▶ Verilen görev 1:
Sararmış Yapraklar filmini anlatan yazıya göre Holappa'nın işi nedir?
▶ Verilen görev 2:
Sararmış Yapraklar filmini anlatan yazıdaki "Üstelik güneşin nadiren yüzünü gösterdiği gri bir coğrafyadayız." cümlesini İngilizceye çevirin.

FİN TANGOSU DİYE BİR ŞEY VAR


 

Finlandiyalıların en az Arjantinliler kadar tango meraklısı olduğunu öğreneli bir kaç ay ,  Aki Kaurismaki'nin Sararmış Yapraklar filmini izlerken; bir Fin Tangosuna denk geleli birkaç saat oldu. Hayat enerjiden ibarettir yani.

Kuzey Işıkları, Ren Geyikleri, Muhteşem eğitim sistemi gibi sterotipleri ile uzaktan kulağa hoş gelen Finlandiya’nın pek de makbul görülmeyen asgari ücret hayatları içindeyiz.

Fabrikada ustabaşı ve ağır alkolik Holappa  Çin tarzında  bir fabrikada yatıp kalkmaktadır. Hikayenin mor ucunda ise süpermarket işçimiz Ansa vardır . Her ikisi de yalnızlığın yüksek lisansını çoktan yapmış , doktora derecesini almak üzereler.

Hayat hiç de kaynakları tükenmez bir refah devletinde yaşandığı izlenimi vermemektedir. Üstelik güneşin nadiren yüzünü gösterdiği gri bir coğrafyadayız.

Yine de kilidi açan bir tango olur.

Holappa’nın  iş arkadaşı Karaoke barda Üvez AğacınınAltında Sonbahar adlı tangoyu,  öyle güzel yorumlar ki aralarında Ansa’nın da olduğu bardaki kadınların ilgisini çekmeyi başarır.

Her ne kadar sesi ilgi çekse de , yaşı; bir kadını cezbetmek için fazla görülür. Holappa içinse öncelik  alkoldedir. İşte bile cebinde şişeyle gezen biri için barda içmek zorunlu bir görevdir . Kadınlar içki kadar çekici gelmez.

Ansa ve Holappa’nın ortak yalnızlıkları onları kısa süre içinde aynı yolda buluşturmaya yeter. Ansa işsiz ve parasızdır. Holappa onu kahve içmeye sonra sinemaya götürür. Buluşmak için sözleşirler, telefonları akıllı olmadığı için bir kağıda yazılan adresin kaybolması ise  ikilinin sonraki buluşmasını erteler.

Hikayenin bundan sonrasının romantik kısımlarını 1970’lerde çok sevdiğimiz Türk filmlerinden de hatırlayabiliriz.  Yine de süpermarketten süresi geçmiş ürünleri çalmakla suçlanan ve işten ihbar hakkı olmadan atılabilecek kadar esnek bir sözleşmeyle çalışan emekçi  bu klasik filmlerin ötesinde bir bilgi olarak yerini alır.

▶ Toplanan veriler:
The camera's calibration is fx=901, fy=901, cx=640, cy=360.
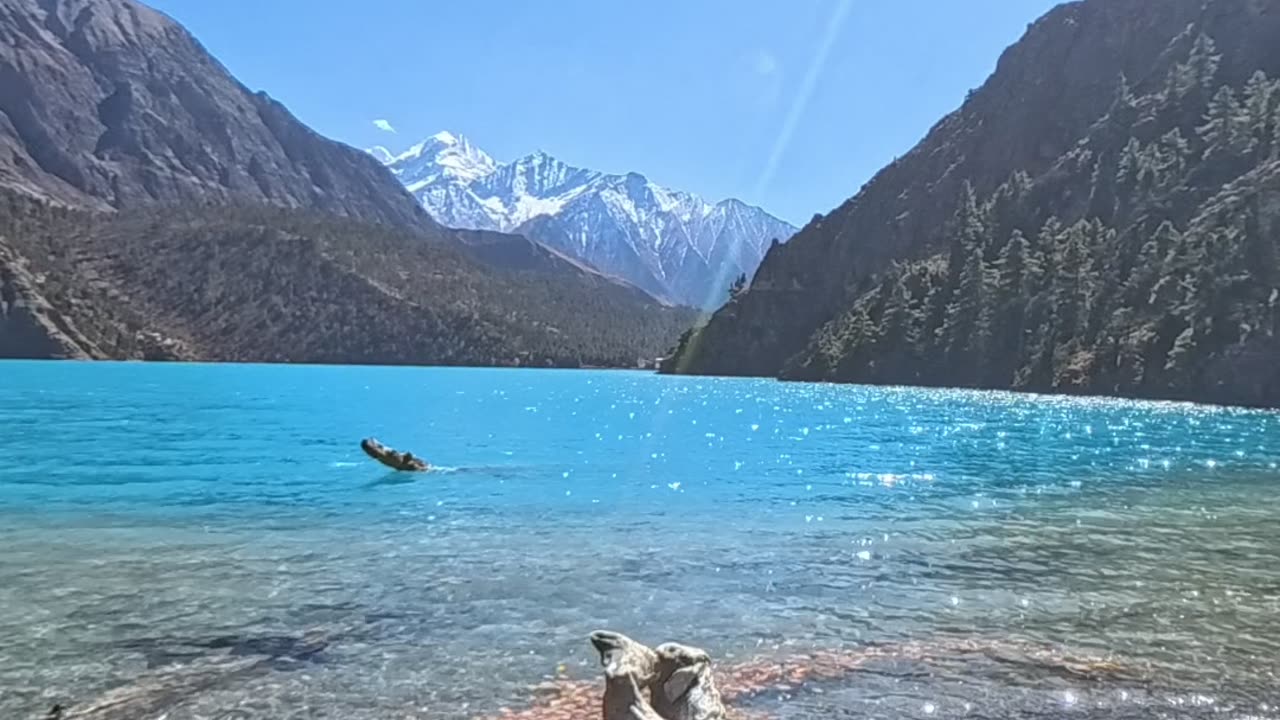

▶ Örnek cevap 1:
Holappa fabrikada ustabaşıdır.

▶ Örnek cevap 2:
Moreover, we are in a gray landscape where the sun rarely shows its face.